Mushishi Season 1 (and the first OVA, and I guess the first half of Zoku-sho that I watched two years ago)
I feel like this post might be pretty much the same as all the other posts I've made about Mushishi, but I feel like it's still worth making.
Fundamentally, Mushishi is a series of speculative fiction stories about life, death, sickness, and the natural world. Despite the fantastical mushi everywhere, the conflicts are grounded in the real. A man leaves his home behind to make a living. Parents grieve the loss of a child. An elder struggles to pass on his legacy. A woman confronts an illness slowly consuming her. Someone tries to make friends with an outsider. Two lovers are separated by distance, by a cruel twist of fate.
At some point a mushi is always involved, and the show's protagonist, Ginko, tries to intervene to make things better. Sometimes things turn out well. Sometimes it's more complicated. Sometimes the mushi's supernatural intervention allows us to have a different perspective on these struggles. But the universality at the core of each tale, combined with the somber, melancholy, meditative tone, gives each story the weight of a fairy tale, passed down over the years, a little wisdom hidden inside if you're open enough to look for it.
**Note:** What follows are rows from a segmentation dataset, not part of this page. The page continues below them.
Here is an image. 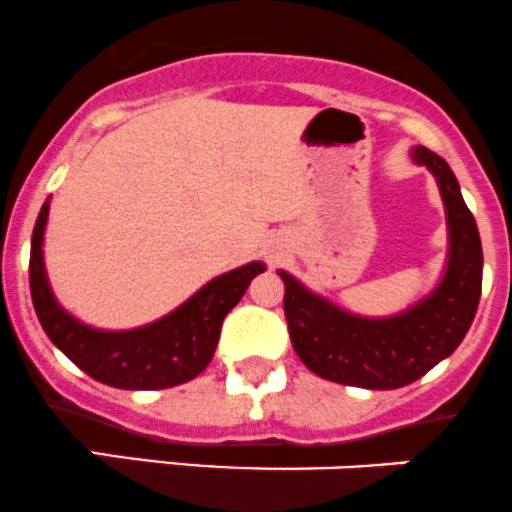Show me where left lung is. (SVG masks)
<instances>
[{
    "mask_svg": "<svg viewBox=\"0 0 512 512\" xmlns=\"http://www.w3.org/2000/svg\"><path fill=\"white\" fill-rule=\"evenodd\" d=\"M410 160L435 177L448 222V260L428 295L395 315L367 317L277 270L285 282L292 347L307 370L325 380L367 390L403 388L453 355L473 325L483 287V247L475 217L443 157L418 145L410 150Z\"/></svg>",
    "mask_w": 512,
    "mask_h": 512,
    "instance_id": "8db88e82",
    "label": "left lung"
}]
</instances>
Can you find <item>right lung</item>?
Here are the masks:
<instances>
[{
	"label": "right lung",
	"instance_id": "add662e5",
	"mask_svg": "<svg viewBox=\"0 0 512 512\" xmlns=\"http://www.w3.org/2000/svg\"><path fill=\"white\" fill-rule=\"evenodd\" d=\"M49 200L39 210L29 252V287L49 340L94 380L119 390H165L200 375L210 365L227 312L242 300L265 262L255 260L212 277L165 317L132 330H99L64 310L44 267Z\"/></svg>",
	"mask_w": 512,
	"mask_h": 512
}]
</instances>
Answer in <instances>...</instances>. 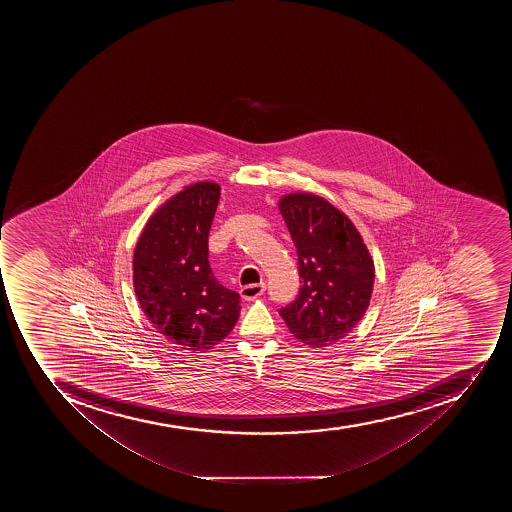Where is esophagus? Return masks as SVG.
<instances>
[{"mask_svg": "<svg viewBox=\"0 0 512 512\" xmlns=\"http://www.w3.org/2000/svg\"><path fill=\"white\" fill-rule=\"evenodd\" d=\"M264 291H266V283H253V285L243 286L240 293H242L243 299L250 301V299L258 298V296L264 294Z\"/></svg>", "mask_w": 512, "mask_h": 512, "instance_id": "1", "label": "esophagus"}]
</instances>
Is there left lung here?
Wrapping results in <instances>:
<instances>
[{
  "label": "left lung",
  "instance_id": "obj_1",
  "mask_svg": "<svg viewBox=\"0 0 512 512\" xmlns=\"http://www.w3.org/2000/svg\"><path fill=\"white\" fill-rule=\"evenodd\" d=\"M278 210L298 251L301 290L280 309L294 338L310 347L338 343L370 306L375 264L354 222L309 192L283 195Z\"/></svg>",
  "mask_w": 512,
  "mask_h": 512
}]
</instances>
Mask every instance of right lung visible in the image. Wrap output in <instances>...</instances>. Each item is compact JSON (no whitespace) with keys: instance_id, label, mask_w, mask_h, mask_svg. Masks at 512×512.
Returning a JSON list of instances; mask_svg holds the SVG:
<instances>
[{"instance_id":"add662e5","label":"right lung","mask_w":512,"mask_h":512,"mask_svg":"<svg viewBox=\"0 0 512 512\" xmlns=\"http://www.w3.org/2000/svg\"><path fill=\"white\" fill-rule=\"evenodd\" d=\"M221 187L195 182L166 200L142 230L133 258L137 301L153 328L182 351H210L232 331L240 294L214 278L208 235Z\"/></svg>"}]
</instances>
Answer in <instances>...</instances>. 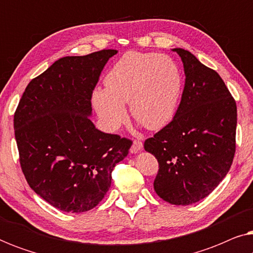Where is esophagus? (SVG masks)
<instances>
[{
	"instance_id": "1",
	"label": "esophagus",
	"mask_w": 253,
	"mask_h": 253,
	"mask_svg": "<svg viewBox=\"0 0 253 253\" xmlns=\"http://www.w3.org/2000/svg\"><path fill=\"white\" fill-rule=\"evenodd\" d=\"M141 148H143V143H141L140 140L134 139L132 143V146L130 148V152L131 153H137V152H139Z\"/></svg>"
}]
</instances>
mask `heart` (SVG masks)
I'll list each match as a JSON object with an SVG mask.
<instances>
[{
  "label": "heart",
  "instance_id": "heart-1",
  "mask_svg": "<svg viewBox=\"0 0 253 253\" xmlns=\"http://www.w3.org/2000/svg\"><path fill=\"white\" fill-rule=\"evenodd\" d=\"M182 76L169 57L127 51L105 78L106 89H95L92 101L109 130H117L130 105L134 120L150 130L167 126L175 116L182 93Z\"/></svg>",
  "mask_w": 253,
  "mask_h": 253
}]
</instances>
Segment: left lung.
Wrapping results in <instances>:
<instances>
[{"label": "left lung", "instance_id": "8db88e82", "mask_svg": "<svg viewBox=\"0 0 253 253\" xmlns=\"http://www.w3.org/2000/svg\"><path fill=\"white\" fill-rule=\"evenodd\" d=\"M182 58L185 84L170 123L145 140V151L159 162L157 195L172 205H190L220 184L236 151L237 107L216 71L190 51Z\"/></svg>", "mask_w": 253, "mask_h": 253}]
</instances>
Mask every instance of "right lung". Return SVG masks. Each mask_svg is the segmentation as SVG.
<instances>
[{"instance_id":"add662e5","label":"right lung","mask_w":253,"mask_h":253,"mask_svg":"<svg viewBox=\"0 0 253 253\" xmlns=\"http://www.w3.org/2000/svg\"><path fill=\"white\" fill-rule=\"evenodd\" d=\"M103 49L65 56L26 86L13 116L19 162L37 195L63 212L82 213L103 199L112 171L132 141L94 126L92 94L107 62Z\"/></svg>"}]
</instances>
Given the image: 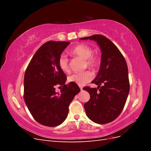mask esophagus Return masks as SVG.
I'll use <instances>...</instances> for the list:
<instances>
[{
  "label": "esophagus",
  "mask_w": 151,
  "mask_h": 151,
  "mask_svg": "<svg viewBox=\"0 0 151 151\" xmlns=\"http://www.w3.org/2000/svg\"><path fill=\"white\" fill-rule=\"evenodd\" d=\"M80 89L81 91H83V88H82V87H80Z\"/></svg>",
  "instance_id": "obj_1"
}]
</instances>
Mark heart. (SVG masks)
<instances>
[{"mask_svg":"<svg viewBox=\"0 0 151 151\" xmlns=\"http://www.w3.org/2000/svg\"><path fill=\"white\" fill-rule=\"evenodd\" d=\"M70 53L74 56H77L85 60L86 65L91 68H95L99 64V58L93 55V50L89 46L85 44H79L73 47L70 51ZM59 67L63 72H68L70 70L68 65V60L64 55L60 56L58 60ZM92 72L86 71L83 73H76L73 74L68 77V81L70 83H75L79 86H84L93 79Z\"/></svg>","mask_w":151,"mask_h":151,"instance_id":"1","label":"heart"}]
</instances>
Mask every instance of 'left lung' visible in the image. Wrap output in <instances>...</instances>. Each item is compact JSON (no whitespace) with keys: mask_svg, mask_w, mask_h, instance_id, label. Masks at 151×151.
Wrapping results in <instances>:
<instances>
[{"mask_svg":"<svg viewBox=\"0 0 151 151\" xmlns=\"http://www.w3.org/2000/svg\"><path fill=\"white\" fill-rule=\"evenodd\" d=\"M79 40L94 41L101 52L99 70L92 81L98 88H83L90 94L84 109L91 121L106 124L120 115L129 95L130 84L127 62L116 45L103 35H94ZM101 84L102 86H100Z\"/></svg>","mask_w":151,"mask_h":151,"instance_id":"8db88e82","label":"left lung"}]
</instances>
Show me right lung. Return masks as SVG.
<instances>
[{"instance_id": "add662e5", "label": "right lung", "mask_w": 151, "mask_h": 151, "mask_svg": "<svg viewBox=\"0 0 151 151\" xmlns=\"http://www.w3.org/2000/svg\"><path fill=\"white\" fill-rule=\"evenodd\" d=\"M69 42L50 41L36 51L24 77V99L31 115L40 124L56 127L65 121L68 106L81 89L77 84H65L66 75L58 60ZM57 84L63 87L55 92Z\"/></svg>"}]
</instances>
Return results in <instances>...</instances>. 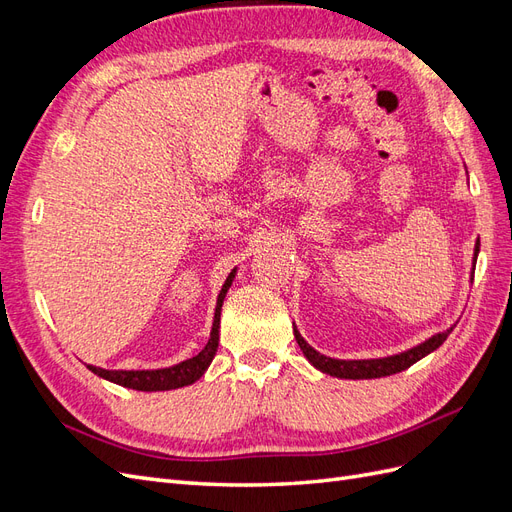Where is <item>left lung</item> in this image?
I'll return each instance as SVG.
<instances>
[{"mask_svg":"<svg viewBox=\"0 0 512 512\" xmlns=\"http://www.w3.org/2000/svg\"><path fill=\"white\" fill-rule=\"evenodd\" d=\"M478 250H480V241L474 245V258H472V271L476 267V258H478ZM455 327V324H453ZM451 329H446L442 333L431 335L429 339H425L423 344H418L406 352H399L393 356H384V359H361V361H344V359H331V356H324L318 350H314L309 346L305 339L301 337V333L294 327V339H297L299 348L303 350L305 359L312 363L316 369H320L322 374H329L335 378H346V380H371V378H384V376H393L399 374V371L408 369L410 365H414L416 361H421L423 356L431 354L436 348H440L444 344V339L451 335Z\"/></svg>","mask_w":512,"mask_h":512,"instance_id":"1","label":"left lung"}]
</instances>
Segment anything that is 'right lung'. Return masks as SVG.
I'll return each mask as SVG.
<instances>
[{"mask_svg":"<svg viewBox=\"0 0 512 512\" xmlns=\"http://www.w3.org/2000/svg\"><path fill=\"white\" fill-rule=\"evenodd\" d=\"M237 275V267L232 269L226 277V282L218 294V303H215V314H213V327H211V335L209 342L205 344V348L200 350L196 356L188 361H181L173 367H164V369H102L96 365H87L89 371H94L96 376L115 382L119 386H126V389H134V391H170V389H181V386L194 384L200 376L205 374L207 367L211 365L215 352H218V344H220V314H222V303L226 292L235 280Z\"/></svg>","mask_w":512,"mask_h":512,"instance_id":"1","label":"right lung"}]
</instances>
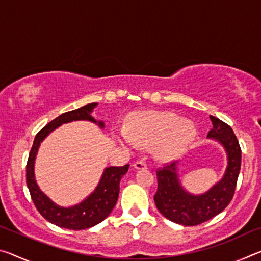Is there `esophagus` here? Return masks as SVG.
Here are the masks:
<instances>
[{"mask_svg":"<svg viewBox=\"0 0 261 261\" xmlns=\"http://www.w3.org/2000/svg\"><path fill=\"white\" fill-rule=\"evenodd\" d=\"M132 167L136 168V169H146L147 165L144 161H136Z\"/></svg>","mask_w":261,"mask_h":261,"instance_id":"34e87169","label":"esophagus"}]
</instances>
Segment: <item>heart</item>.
Returning <instances> with one entry per match:
<instances>
[{
	"label": "heart",
	"mask_w": 261,
	"mask_h": 261,
	"mask_svg": "<svg viewBox=\"0 0 261 261\" xmlns=\"http://www.w3.org/2000/svg\"><path fill=\"white\" fill-rule=\"evenodd\" d=\"M114 138L121 146L136 149L153 146L155 158L171 161L182 155L197 136L193 122L168 112L140 113L126 123V129L114 131Z\"/></svg>",
	"instance_id": "obj_1"
}]
</instances>
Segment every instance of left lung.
Masks as SVG:
<instances>
[{"instance_id":"8db88e82","label":"left lung","mask_w":261,"mask_h":261,"mask_svg":"<svg viewBox=\"0 0 261 261\" xmlns=\"http://www.w3.org/2000/svg\"><path fill=\"white\" fill-rule=\"evenodd\" d=\"M210 118L213 127L207 138L218 141L227 154L223 177L206 192L193 194L180 182L178 161L156 171L158 191L154 196L156 208L166 219L182 226H197L221 213L232 199L240 175L242 152L235 134L219 118Z\"/></svg>"}]
</instances>
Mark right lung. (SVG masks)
<instances>
[{"label":"right lung","instance_id":"obj_1","mask_svg":"<svg viewBox=\"0 0 261 261\" xmlns=\"http://www.w3.org/2000/svg\"><path fill=\"white\" fill-rule=\"evenodd\" d=\"M96 106H98L96 102L88 103L78 109L60 115L59 117L48 123L45 127H42L38 132L33 141V146L31 148L28 165H26V184L30 190L31 198H32L39 213L48 222L55 224L57 227L72 229V230H83V229L94 227L95 224L103 221L112 213L113 208L116 205L118 193H120V182L129 169V165L105 168L93 192H91V194H88L81 202L69 207L57 205L39 188L37 180H35L34 163L42 141L62 124L76 121L92 122L98 125L100 129H103L105 122L95 120L92 116V113Z\"/></svg>","mask_w":261,"mask_h":261}]
</instances>
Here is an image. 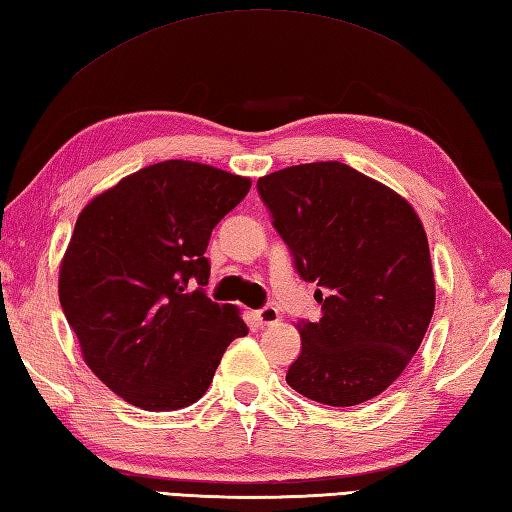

It's not a flashy show. It doesn't demand your attention. It expects it, enticing you, drawing you in, revealing scenes of otherworldly beauty. Hiroshi Nagahama's works have masterful sound design, and Mushishi is no exception. Music often takes a backseat to the natural soundscape, making the rural villages, mountains, and beaches of Japan come to life. I watch each episode with the lights off, without distractions, and I leave each awed, transported.
It's very different from most other shows (the closest thing to it I've seen is probably Kino's Journey, but they handle human behavior very differently), and it's a deserved classic. Absolutely recommended.